Lupus and My Medication Journey
Last updated: April 2023
Since getting diagnosed with lupus in July 2017, I have been on a medication adventure. I learned early on that there was no one size fits all plan for people with lupus or the autoimmune population. What may work for one does not necessarily mean it will work for others. It was a lot of trial and error when I first got diagnosed. I tried many medications and different dosages until I finally found the right combination that helped me.

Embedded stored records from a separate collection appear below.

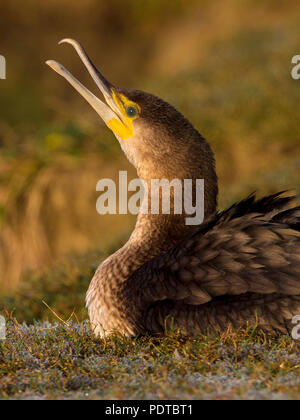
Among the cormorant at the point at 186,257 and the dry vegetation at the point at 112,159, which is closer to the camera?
the dry vegetation at the point at 112,159

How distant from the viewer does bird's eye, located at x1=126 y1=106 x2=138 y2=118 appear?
356cm

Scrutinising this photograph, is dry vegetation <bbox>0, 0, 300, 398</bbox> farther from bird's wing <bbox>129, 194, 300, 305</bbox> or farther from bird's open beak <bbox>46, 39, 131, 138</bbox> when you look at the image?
bird's open beak <bbox>46, 39, 131, 138</bbox>

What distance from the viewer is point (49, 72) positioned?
1462 centimetres

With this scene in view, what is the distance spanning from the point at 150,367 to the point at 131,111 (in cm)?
149

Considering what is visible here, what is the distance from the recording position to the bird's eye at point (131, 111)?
3557mm

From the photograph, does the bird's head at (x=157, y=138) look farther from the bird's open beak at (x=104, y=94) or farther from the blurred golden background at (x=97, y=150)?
the blurred golden background at (x=97, y=150)

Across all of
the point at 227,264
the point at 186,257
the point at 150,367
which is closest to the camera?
the point at 150,367

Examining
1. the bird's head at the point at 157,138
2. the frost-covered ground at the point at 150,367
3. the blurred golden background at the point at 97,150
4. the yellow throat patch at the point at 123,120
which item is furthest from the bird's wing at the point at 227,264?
the blurred golden background at the point at 97,150

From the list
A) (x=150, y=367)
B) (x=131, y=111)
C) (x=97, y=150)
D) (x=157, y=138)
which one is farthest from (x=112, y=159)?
(x=150, y=367)

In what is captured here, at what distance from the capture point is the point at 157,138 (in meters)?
3.45

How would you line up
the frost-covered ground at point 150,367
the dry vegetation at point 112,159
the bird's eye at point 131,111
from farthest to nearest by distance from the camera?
the bird's eye at point 131,111 → the dry vegetation at point 112,159 → the frost-covered ground at point 150,367

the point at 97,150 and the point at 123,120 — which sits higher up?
the point at 97,150

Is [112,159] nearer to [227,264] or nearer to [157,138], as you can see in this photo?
[157,138]

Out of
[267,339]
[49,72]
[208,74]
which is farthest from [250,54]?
[267,339]
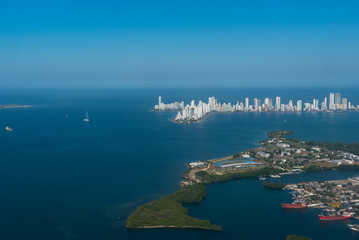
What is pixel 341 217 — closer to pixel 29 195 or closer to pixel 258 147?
pixel 258 147

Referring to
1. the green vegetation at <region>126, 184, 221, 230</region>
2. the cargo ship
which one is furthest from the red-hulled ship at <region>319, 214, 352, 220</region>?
A: the green vegetation at <region>126, 184, 221, 230</region>

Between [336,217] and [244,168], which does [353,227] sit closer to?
[336,217]

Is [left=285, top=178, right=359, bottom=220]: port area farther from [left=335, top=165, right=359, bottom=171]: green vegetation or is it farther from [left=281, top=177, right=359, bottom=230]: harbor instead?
[left=335, top=165, right=359, bottom=171]: green vegetation

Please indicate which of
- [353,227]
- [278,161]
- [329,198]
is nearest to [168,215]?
[353,227]

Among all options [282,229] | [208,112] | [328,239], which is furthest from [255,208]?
[208,112]

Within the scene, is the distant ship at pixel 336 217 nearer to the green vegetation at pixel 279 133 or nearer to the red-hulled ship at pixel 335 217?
the red-hulled ship at pixel 335 217
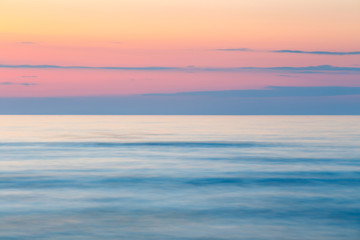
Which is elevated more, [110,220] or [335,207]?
[335,207]

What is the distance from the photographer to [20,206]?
16625 mm

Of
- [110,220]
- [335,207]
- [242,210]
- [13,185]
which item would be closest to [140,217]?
[110,220]

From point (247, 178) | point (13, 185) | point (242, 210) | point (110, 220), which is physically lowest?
point (110, 220)

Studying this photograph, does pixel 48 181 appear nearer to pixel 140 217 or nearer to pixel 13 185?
pixel 13 185

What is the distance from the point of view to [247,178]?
932 inches

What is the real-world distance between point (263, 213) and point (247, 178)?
803 cm

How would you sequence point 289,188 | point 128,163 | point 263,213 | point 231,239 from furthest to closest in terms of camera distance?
1. point 128,163
2. point 289,188
3. point 263,213
4. point 231,239

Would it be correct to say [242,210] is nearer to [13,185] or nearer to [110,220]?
[110,220]

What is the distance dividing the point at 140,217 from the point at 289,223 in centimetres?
445

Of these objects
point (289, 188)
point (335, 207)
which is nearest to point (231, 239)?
point (335, 207)

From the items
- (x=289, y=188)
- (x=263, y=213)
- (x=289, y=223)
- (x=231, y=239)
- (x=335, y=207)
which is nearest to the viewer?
(x=231, y=239)

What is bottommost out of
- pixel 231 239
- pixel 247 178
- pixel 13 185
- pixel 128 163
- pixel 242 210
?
pixel 231 239

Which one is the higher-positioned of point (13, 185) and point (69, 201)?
point (13, 185)

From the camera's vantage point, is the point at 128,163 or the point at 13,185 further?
the point at 128,163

My lupus medication journey
Plaquenil for pain and inflammation
The first medication that I was on was hydroxychloroquine (Plaquenil). This is the most common medication that has been prescribed for many who are diagnosed with lupus. This is a type of antimalarial medicine that helps reduce pain and inflammation. I started taking 200mg a day and then increased it to 400mg. I am still taking this medication, but I alternate my dosage from 200mg to 400mg every other day. Many who take this also must see an ophthalmologist since, in rare cases, it can cause damage to your eyes.
Prednisone for flare-ups
Another medication that I was on was a steroid called prednisone. I have such a love/hate relationship with this medication. Prednisone also helps to reduce pain and inflammation and has helped so much, especially on flare days. But, prednisone has many side effects. I was on this medication for months and slowly began to taper down. I did feel better but experienced a moon face and gained so much weight in months. I was so happy when I could wean off this medication completely. Occasionally, I take steroids only for a few days when I flare up.

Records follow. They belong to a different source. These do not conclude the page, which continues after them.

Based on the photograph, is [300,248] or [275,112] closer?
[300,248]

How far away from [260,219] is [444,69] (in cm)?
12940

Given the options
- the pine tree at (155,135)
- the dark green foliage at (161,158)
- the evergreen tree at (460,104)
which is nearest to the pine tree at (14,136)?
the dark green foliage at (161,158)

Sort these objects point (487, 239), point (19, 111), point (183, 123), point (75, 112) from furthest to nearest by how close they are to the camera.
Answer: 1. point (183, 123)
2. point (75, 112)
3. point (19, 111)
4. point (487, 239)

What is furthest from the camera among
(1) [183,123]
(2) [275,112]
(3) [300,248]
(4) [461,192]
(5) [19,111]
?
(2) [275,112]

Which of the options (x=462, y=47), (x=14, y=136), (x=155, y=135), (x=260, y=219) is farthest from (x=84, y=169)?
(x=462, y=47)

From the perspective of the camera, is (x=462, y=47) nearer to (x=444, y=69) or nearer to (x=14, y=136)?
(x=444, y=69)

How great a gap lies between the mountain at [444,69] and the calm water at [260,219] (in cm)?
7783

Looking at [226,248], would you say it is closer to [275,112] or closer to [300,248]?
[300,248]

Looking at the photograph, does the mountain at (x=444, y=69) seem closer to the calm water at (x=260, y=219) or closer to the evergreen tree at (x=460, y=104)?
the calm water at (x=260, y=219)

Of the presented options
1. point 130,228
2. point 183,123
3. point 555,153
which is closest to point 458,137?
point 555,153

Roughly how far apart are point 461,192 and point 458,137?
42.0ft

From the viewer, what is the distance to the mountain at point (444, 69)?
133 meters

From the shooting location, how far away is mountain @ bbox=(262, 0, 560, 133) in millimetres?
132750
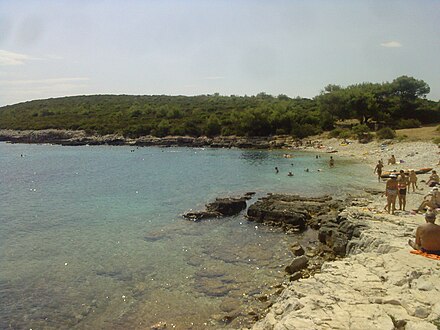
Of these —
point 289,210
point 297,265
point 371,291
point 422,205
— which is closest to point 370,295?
point 371,291

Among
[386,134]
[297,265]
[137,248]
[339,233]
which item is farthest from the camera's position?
[386,134]

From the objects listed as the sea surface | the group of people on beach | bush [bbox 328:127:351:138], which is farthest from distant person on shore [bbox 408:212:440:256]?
bush [bbox 328:127:351:138]

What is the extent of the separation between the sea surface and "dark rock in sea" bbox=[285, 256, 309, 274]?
440 mm

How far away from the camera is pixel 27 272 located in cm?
1622

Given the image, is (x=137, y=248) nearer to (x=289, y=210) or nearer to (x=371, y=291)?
(x=289, y=210)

CellCept for kidney issues
Plaquenil and prednisone were not enough for me. Protein was still leaking in my urine, which meant my lupus was still attacking my kidneys. So, my doctors introduced mycophenolate mofetil (CellCept). Cellcept is an immunosuppressant that helps stop your immune system from attacking healthy tissue. But it also means it's harder for our bodies to fight off infections. I tapered my way up to this medication. I started at 500mg and worked my way up to 2000mg. With this medication, I was warned that I should not get pregnant. This medication was not safe for the baby. So, when I was on this medication, I was very careful and did not try to conceive.
Cozaar for blood pressure
Unfortunately, even with those medications, my lupus still attacked my kidneys. So they had to add another medication. This time they added losartan (Cozaar). It’s a medication used to treat high blood pressure but also treats kidney disease. With this medication, I was warned that I should not get pregnant either. This medication was also not safe for the baby. So, now I was on 2 medications that would have bad side effects if I got pregnant, so I was extra careful now and did not try to conceive.
My medication combination
Finally, after all that trial and error, we finally found the perfect blend that worked for my body. I was on this for a couple of years until my doctors noticed that I was not getting better, but I was also not getting worse. I sort of just plateaued. Some of my labs were still not in the normal range, but they explained that it was my new normal. Since I was engaged and going to be married soon, I asked my doctors if there was a possibility that I could wean off of the CellCept and losartan and see what would happen with my body.
They all agreed that I could slowly taper down. They didn’t want to stop all medications completely. They wanted to see how my body would react slowly and again. We would have to re-evaluate and plan ahead if there were any issues. Luckily, every time I reduced my dosage, I was still within my new normal range until I was off CellCept and Losartan one day. The only medication I was on was just Plaquenil. I was beyond ecstatic and couldn’t believe it.
Unfortunately, even though my labs were ok, my CT scans said otherwise. My last CT scan showed that more cysts were appearing in my lungs. My doctors believed since I was off of CellCept and Losartan, my lupus was more active and, this time was attacking my lungs. Since my husband and I are still considering starting a family, they decided it would be best if I started Azathioprine (Imuran). This was also an immunosuppressant but was safe for pregnant women. So, I hope this medication will help slow down the progression of the cyst in my lungs.